What the task requires:
Return the whole "Corona bond" text below word for word, with no changes.

*** Opening of Page extract ***

Corona bond

Deliberations on the €540-billion emergency rescue package that Eurozone Finance Ministers agreed on Thursday underscore the difficult road ahead to chart the economic recovery from the coronavirus crisis. They also decided to open an emergency credit line in a fortnight, raise the lending capacity of the European Investment Bank and back the European Commission’s €100- billion unemployment insurance scheme. Separately, the European Central Bank in March decided to expand its asset purchase programme by €750-billion over the next nine months, even as its President, Christine Lagarde, pledged to do whatever it took to save the single currency. Thursday’s steps have been hailed as swift and substantial. But the current formula has stoked controversy, like during the economic meltdown, over burden-sharing between the richer members in the north and the poorer states in the south. The Netherlands initially opposed demands from Italy, the country worst affected by the virus outbreak, that the pandemic credit to be issued by the European Stability Mechanism be stripped of any conditionalities. Rome’s reasoning that the public health emergency was universal and symmetrical may have influenced the final deal, which allows governments borrowing from the bailout fund to spend up to 2% of GDP on direct and indirect costs of the pandemic without strings attached. All the same, the emergency package has drawn furious opposition from the populist Five Star Movement in Italy’s ruling coalition as also the far-right and Eurosceptic Northern League, linked to apprehensions about intrusive EU inspections. But a key concern is the frustration among Rome’s pro-European elites with what they regard as reluctance by Brussels to extend meaningful support.

*** Close of Page extract ***
*** Opening of Extracted data ***

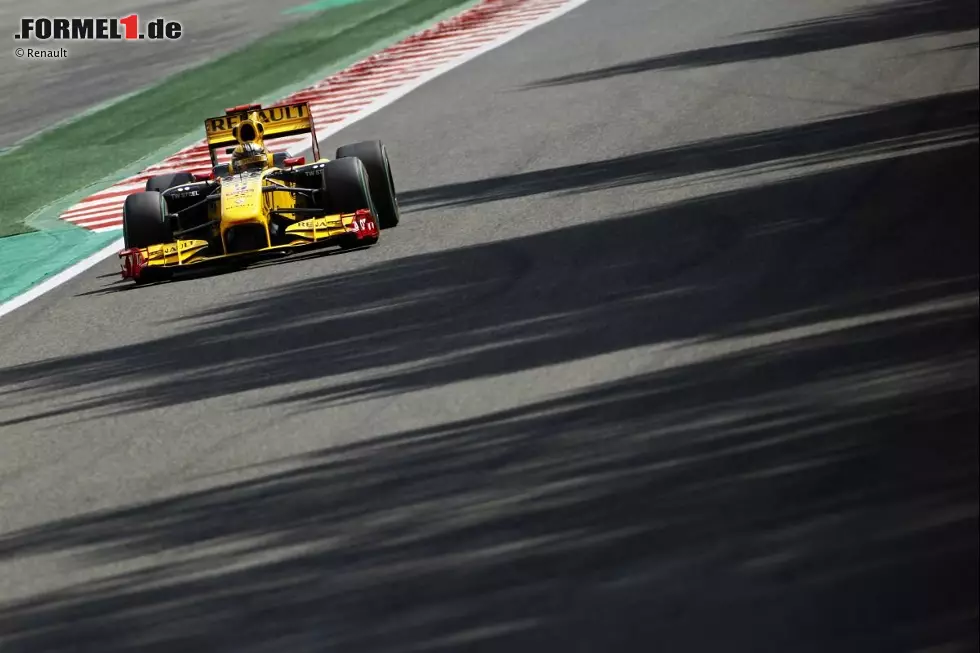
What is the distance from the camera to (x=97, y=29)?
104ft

*** Close of Extracted data ***
*** Opening of Extracted data ***

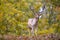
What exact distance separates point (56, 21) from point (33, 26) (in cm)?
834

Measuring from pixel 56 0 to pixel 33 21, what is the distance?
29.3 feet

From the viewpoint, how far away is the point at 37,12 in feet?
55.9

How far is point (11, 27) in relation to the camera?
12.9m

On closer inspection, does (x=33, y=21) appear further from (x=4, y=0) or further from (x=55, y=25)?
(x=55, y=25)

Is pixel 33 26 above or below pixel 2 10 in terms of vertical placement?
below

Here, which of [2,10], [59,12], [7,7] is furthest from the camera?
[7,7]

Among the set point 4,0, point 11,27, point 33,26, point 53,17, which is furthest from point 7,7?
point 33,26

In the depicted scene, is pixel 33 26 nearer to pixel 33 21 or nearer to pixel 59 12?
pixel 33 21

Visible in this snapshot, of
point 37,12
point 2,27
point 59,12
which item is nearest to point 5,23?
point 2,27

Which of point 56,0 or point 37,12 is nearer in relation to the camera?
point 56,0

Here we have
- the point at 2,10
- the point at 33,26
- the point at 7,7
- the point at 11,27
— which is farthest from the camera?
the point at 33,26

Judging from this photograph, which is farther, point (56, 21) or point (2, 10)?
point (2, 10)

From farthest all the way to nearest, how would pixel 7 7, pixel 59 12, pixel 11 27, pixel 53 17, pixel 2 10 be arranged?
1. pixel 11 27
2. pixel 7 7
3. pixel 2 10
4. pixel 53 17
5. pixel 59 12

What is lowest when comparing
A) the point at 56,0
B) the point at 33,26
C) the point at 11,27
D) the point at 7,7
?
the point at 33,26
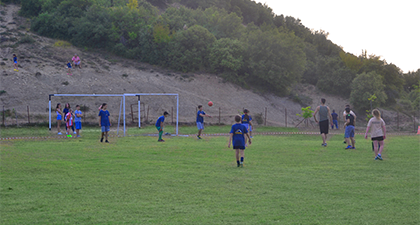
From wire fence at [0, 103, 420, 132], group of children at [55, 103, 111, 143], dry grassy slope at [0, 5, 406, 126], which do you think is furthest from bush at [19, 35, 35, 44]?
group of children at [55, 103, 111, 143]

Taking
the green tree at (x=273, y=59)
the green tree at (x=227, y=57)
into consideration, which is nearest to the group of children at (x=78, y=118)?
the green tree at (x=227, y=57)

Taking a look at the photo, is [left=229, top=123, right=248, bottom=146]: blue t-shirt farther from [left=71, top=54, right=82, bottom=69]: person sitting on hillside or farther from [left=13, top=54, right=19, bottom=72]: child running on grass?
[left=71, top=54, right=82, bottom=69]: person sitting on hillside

*** Close of Extracted data ***

Result:
Corona bond

Deliberations on the €540-billion emergency rescue package that Eurozone Finance Ministers agreed on Thursday underscore the difficult road ahead to chart the economic recovery from the coronavirus crisis. They also decided to open an emergency credit line in a fortnight, raise the lending capacity of the European Investment Bank and back the European Commission’s €100- billion unemployment insurance scheme. Separately, the European Central Bank in March decided to expand its asset purchase programme by €750-billion over the next nine months, even as its President, Christine Lagarde, pledged to do whatever it took to save the single currency. Thursday’s steps have been hailed as swift and substantial. But the current formula has stoked controversy, like during the economic meltdown, over burden-sharing between the richer members in the north and the poorer states in the south. The Netherlands initially opposed demands from Italy, the country worst affected by the virus outbreak, that the pandemic credit to be issued by the European Stability Mechanism be stripped of any conditionalities. Rome’s reasoning that the public health emergency was universal and symmetrical may have influenced the final deal, which allows governments borrowing from the bailout fund to spend up to 2% of GDP on direct and indirect costs of the pandemic without strings attached. All the same, the emergency package has drawn furious opposition from the populist Five Star Movement in Italy’s ruling coalition as also the far-right and Eurosceptic Northern League, linked to apprehensions about intrusive EU inspections. But a key concern is the frustration among Rome’s pro-European elites with what they regard as reluctance by Brussels to extend meaningful support.